Verifique sua compreensão
1. Redigite sem alterações o trecho da reportagem sobre a Olimpíada no Rio que começa em "Eduardo Paes, prefeito" e termina em "2004 e de 2012.".
2. Diga se cada afirmação concorda com a reportagem sobre a Olimpíada no Rio. Responda sim ou não e cite as palavras da reportagem que decidem. (a) Antes da candidatura aos Jogos de 2016, o Rio já havia disputado a sede do evento duas vezes sem sucesso. (b) Os 100 milhões de reais arrecadados pelos organizadores vieram apenas de recursos públicos. (c) Na década seguinte aos Jogos, Barcelona quase dobrou o número de turistas.
3. Segundo a reportagem sobre a Olimpíada no Rio, como Eduardo Paes rebatia os adversários que criticavam a cidade? Explique em até três frases.
─── Trecho fornecido ───
Eduardo Paes, prefeito do Rio de Janeiro: a Olimpíada é a chance de transformar a cidade (Leandro Fonseca/Exame)
Da Redação
Publicado em 15 de fevereiro de 2016 às 10h01.
São Paulo — Em agosto de 2006, o Comitê Olímpico do Brasil decidiu que a cidade do Rio de Janeiro seria a candidata do país à sede dos Jogos Olímpicos de 2016 — essa era a terceira vez que os cariocas brigavam pelo evento esportivo, após as tentativas frustradas de 2004 e de 2012.
Com a candidatura de pé, os organizadores arrecadaram 100 milhões de reais em recursos públicos e privados, traçaram um plano de ação e, nos três anos seguintes, viajaram diversas vezes para a Dinamarca, onde as votações ocorrem.
Entre os argumentos para convencer o Comitê Olímpico Internacional de que o evento deveria ser no Rio estavam a união dos governos federal, estadual e municipal, o crescimento econômico do país — apesar da crise financeira global — e o fato de os Jogos nunca terem sido realizados na América do Sul. Mas um ponto, em particular, teve um apelo maior entre os membros da comissão.
“Nossos adversários falavam que a cidade do Rio de Janeiro era cheia de problemas e que ninguém viria para cá em uma Olimpíada”, diz o prefeito do Rio, Eduardo Paes. “Minha resposta era que, se a Olimpíada é um evento de transformação, então o Rio de Janeiro era a cidade que poderia ser transformada entre aquelas que concorriam.”
Nas primeiras votações, o Rio deixou Tóquio, no Japão, e Chicago, nos Estados Unidos, para trás. Em outubro de 2009, venceu a espanhola Madri. Então, junto com os Jogos de 2016, o Rio recebeu a chance de se mostrar para o mundo e de passar por uma transformação urbana.
A experiência internacional mostra que a realização de uma Olimpíada, se bem aproveitada, pode ser o ponto inicial de uma mudança estrutural em uma cidade. A espanhola Barcelona, sede da edição de 1992, é um bom exemplo de como o evento pode ser vantajoso.
A cidade quase dobrou o número de turistas na década seguinte aos Jogos, tornou-se mais atrativa para novos negócios e movimentou o mercado imobiliário. Já em Atenas, na Grécia, em 2004, o evento não só foi incapaz de catalisar uma evolução da economia local como ainda legou dívidas que minaram o país. Até agora a experiência carioca parece mirar-se no exemplo de Barcelona.
Seguindo a receita espanhola, o Rio está direcionando a maior parte dos investimentos para melhorias urbanas. Dos 10 bilhões de dólares mobilizados, 64% estão sendo investidos na reforma da área portuária — o projeto Porto Maravilha —, na revitalização de outras áreas degradadas e no transporte coletivo.
A oito meses da cerimônia de abertura no estádio do Maracanã, a avaliação é que o Rio tem chance real de brilhar. Esse foi o tom do debate entre os participantes do EXAME Fórum, que aconteceu na cidade no dia 24 de novembro e reuniu uma plateia de 250 executivos, empresários, autoridades e estudiosos.
─── Dados disponíveis ───
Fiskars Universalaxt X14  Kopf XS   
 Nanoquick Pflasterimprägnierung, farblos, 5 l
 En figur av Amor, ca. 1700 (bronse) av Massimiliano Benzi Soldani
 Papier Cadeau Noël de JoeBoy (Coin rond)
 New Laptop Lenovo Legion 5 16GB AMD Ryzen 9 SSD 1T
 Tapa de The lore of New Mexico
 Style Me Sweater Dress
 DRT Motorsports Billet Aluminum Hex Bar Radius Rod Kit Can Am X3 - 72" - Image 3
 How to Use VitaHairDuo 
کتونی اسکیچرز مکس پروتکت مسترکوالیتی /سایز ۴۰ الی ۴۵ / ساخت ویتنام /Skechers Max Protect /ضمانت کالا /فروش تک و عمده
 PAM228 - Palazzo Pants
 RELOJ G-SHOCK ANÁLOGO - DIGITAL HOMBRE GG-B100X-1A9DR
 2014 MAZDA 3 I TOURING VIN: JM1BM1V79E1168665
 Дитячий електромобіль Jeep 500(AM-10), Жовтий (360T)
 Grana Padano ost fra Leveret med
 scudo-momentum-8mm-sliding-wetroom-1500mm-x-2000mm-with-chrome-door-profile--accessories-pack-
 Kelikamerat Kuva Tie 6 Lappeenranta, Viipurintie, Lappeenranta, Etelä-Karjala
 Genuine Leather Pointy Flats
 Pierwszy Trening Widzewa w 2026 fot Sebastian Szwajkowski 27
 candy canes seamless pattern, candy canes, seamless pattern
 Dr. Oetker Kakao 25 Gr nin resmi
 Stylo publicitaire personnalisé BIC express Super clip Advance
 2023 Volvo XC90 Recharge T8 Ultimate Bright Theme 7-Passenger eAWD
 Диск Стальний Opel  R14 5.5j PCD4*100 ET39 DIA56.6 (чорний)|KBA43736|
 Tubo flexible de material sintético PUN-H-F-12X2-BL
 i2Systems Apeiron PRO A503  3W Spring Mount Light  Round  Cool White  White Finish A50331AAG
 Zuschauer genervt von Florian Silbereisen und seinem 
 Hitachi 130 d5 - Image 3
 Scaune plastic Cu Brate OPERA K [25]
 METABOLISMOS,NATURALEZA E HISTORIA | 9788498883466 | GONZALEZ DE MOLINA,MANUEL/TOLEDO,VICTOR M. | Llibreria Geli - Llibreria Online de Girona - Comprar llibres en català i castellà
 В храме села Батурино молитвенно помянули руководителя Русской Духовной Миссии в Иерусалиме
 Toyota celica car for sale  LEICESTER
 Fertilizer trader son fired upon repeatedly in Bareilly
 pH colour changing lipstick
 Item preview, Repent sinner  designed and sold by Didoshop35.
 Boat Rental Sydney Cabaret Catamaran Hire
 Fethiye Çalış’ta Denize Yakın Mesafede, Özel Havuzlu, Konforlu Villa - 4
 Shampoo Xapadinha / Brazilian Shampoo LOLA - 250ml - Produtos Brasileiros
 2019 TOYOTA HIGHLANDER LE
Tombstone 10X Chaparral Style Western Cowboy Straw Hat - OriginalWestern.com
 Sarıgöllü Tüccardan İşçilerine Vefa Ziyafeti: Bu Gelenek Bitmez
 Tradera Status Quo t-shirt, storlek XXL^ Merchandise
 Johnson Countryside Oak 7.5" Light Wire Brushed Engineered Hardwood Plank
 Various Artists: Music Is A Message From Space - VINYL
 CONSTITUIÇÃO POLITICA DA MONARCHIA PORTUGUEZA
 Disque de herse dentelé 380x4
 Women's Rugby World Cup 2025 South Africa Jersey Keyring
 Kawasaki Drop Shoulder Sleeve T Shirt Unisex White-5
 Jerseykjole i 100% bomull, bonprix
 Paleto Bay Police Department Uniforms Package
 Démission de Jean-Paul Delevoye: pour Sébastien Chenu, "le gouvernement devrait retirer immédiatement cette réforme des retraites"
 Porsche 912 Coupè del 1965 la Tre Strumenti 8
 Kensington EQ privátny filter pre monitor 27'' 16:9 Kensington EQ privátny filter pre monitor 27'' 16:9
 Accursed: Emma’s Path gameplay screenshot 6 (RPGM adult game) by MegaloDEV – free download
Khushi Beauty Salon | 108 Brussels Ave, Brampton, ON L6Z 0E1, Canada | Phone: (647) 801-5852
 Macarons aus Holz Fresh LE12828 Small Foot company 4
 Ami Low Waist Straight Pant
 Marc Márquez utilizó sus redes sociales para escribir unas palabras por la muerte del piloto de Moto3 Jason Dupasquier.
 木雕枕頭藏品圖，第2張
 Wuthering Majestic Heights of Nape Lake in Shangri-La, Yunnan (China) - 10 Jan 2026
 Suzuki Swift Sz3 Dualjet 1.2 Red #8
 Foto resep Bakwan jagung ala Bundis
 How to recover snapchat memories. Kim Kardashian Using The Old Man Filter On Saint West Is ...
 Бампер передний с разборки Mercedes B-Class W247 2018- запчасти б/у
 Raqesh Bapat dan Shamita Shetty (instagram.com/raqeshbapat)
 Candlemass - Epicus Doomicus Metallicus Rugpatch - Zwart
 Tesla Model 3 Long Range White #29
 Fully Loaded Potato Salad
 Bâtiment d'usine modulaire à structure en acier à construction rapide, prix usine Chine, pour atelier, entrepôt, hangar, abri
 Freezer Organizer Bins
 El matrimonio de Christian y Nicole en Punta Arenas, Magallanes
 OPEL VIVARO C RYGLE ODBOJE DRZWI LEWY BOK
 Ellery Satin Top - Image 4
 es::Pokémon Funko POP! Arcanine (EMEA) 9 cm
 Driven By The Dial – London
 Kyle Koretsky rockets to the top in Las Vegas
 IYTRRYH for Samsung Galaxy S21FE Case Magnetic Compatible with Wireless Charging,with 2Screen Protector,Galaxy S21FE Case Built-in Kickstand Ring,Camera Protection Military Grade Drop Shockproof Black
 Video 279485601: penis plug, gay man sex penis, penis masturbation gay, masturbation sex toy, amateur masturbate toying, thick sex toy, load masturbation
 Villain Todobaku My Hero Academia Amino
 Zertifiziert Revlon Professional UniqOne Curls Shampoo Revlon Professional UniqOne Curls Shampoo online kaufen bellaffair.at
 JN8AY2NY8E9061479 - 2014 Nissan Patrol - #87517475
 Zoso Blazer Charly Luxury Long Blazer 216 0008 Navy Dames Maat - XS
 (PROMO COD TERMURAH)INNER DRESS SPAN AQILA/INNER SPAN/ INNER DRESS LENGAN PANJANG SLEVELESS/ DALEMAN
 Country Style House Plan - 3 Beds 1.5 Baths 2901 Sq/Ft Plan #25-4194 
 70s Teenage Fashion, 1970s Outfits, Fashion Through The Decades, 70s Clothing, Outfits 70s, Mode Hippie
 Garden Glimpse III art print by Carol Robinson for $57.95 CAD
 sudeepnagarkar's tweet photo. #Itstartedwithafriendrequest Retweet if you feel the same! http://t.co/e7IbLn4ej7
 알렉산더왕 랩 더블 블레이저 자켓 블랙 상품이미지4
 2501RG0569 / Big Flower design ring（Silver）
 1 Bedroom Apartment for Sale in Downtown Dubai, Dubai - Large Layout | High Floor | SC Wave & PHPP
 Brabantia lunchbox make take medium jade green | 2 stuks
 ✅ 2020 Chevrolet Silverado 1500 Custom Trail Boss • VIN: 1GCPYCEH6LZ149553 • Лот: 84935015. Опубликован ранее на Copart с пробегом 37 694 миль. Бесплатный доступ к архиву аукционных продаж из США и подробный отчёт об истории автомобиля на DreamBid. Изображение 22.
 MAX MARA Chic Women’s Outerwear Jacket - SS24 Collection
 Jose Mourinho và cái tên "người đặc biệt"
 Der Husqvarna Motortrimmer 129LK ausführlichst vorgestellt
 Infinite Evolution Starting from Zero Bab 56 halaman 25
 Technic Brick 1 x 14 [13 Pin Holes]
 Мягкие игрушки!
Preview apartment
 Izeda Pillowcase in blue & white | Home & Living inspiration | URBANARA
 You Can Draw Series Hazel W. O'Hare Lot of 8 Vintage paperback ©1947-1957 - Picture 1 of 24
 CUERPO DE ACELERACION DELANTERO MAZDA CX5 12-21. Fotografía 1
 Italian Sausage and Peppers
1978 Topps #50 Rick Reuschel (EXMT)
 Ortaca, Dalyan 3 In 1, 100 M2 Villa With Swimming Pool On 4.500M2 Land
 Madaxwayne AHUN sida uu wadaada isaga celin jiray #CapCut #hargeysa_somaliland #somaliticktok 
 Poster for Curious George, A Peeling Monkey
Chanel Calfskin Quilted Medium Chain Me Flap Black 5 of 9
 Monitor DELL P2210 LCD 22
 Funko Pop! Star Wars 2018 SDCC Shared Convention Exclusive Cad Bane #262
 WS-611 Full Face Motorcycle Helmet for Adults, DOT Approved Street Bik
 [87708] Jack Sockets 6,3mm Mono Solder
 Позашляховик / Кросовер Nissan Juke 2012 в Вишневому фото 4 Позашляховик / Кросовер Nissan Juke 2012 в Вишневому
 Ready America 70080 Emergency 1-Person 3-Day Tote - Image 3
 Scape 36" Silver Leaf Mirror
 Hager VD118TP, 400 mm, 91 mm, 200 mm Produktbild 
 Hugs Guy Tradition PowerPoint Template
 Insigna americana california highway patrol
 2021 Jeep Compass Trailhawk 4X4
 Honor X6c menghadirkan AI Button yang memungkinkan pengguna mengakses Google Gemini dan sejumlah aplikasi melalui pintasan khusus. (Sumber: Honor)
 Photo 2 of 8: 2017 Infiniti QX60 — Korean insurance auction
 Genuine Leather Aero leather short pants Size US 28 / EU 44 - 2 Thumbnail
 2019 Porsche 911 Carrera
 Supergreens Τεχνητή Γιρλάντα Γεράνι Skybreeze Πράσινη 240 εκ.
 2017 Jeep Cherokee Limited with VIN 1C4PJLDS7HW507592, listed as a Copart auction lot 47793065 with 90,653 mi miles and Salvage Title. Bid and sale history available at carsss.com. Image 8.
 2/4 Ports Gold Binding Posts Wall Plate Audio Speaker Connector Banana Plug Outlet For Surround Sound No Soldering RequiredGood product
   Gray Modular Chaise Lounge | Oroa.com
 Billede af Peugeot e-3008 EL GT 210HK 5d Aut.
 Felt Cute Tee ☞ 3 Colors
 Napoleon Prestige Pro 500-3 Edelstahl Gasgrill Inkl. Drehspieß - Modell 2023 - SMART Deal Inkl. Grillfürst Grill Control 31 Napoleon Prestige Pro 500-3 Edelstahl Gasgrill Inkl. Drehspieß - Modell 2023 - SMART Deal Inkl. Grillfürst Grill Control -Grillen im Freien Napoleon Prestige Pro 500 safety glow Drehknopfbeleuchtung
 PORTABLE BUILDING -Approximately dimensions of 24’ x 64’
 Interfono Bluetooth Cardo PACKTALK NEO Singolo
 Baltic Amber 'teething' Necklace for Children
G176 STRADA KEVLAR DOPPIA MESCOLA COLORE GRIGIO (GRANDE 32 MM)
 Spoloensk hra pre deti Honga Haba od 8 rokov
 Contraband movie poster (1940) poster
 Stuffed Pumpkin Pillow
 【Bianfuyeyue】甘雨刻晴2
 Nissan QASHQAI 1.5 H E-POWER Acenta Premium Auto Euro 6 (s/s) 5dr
───
Resultados esperados
1.
Eduardo Paes, prefeito do Rio de Janeiro: a Olimpíada é a chance de transformar a cidade (Leandro Fonseca/Exame)
Da Redação
Publicado em 15 de fevereiro de 2016 às 10h01.
São Paulo — Em agosto de 2006, o Comitê Olímpico do Brasil decidiu que a cidade do Rio de Janeiro seria a candidata do país à sede dos Jogos Olímpicos de 2016 — essa era a terceira vez que os cariocas brigavam pelo evento esportivo, após as tentativas frustradas de 2004 e de 2012.

2.
(a) Sim: "após as tentativas frustradas de 2004 e de 2012".
(b) Não: "100 milhões de reais em recursos públicos e privados".
(c) Sim: "A cidade quase dobrou o número de turistas na década seguinte aos Jogos".

3. Os adversários diziam que o Rio era cheio de problemas e que ninguém viria para a cidade durante uma Olimpíada. Paes respondia que, se a Olimpíada é um evento de transformação, o Rio era, entre as cidades concorrentes, a que poderia ser transformada.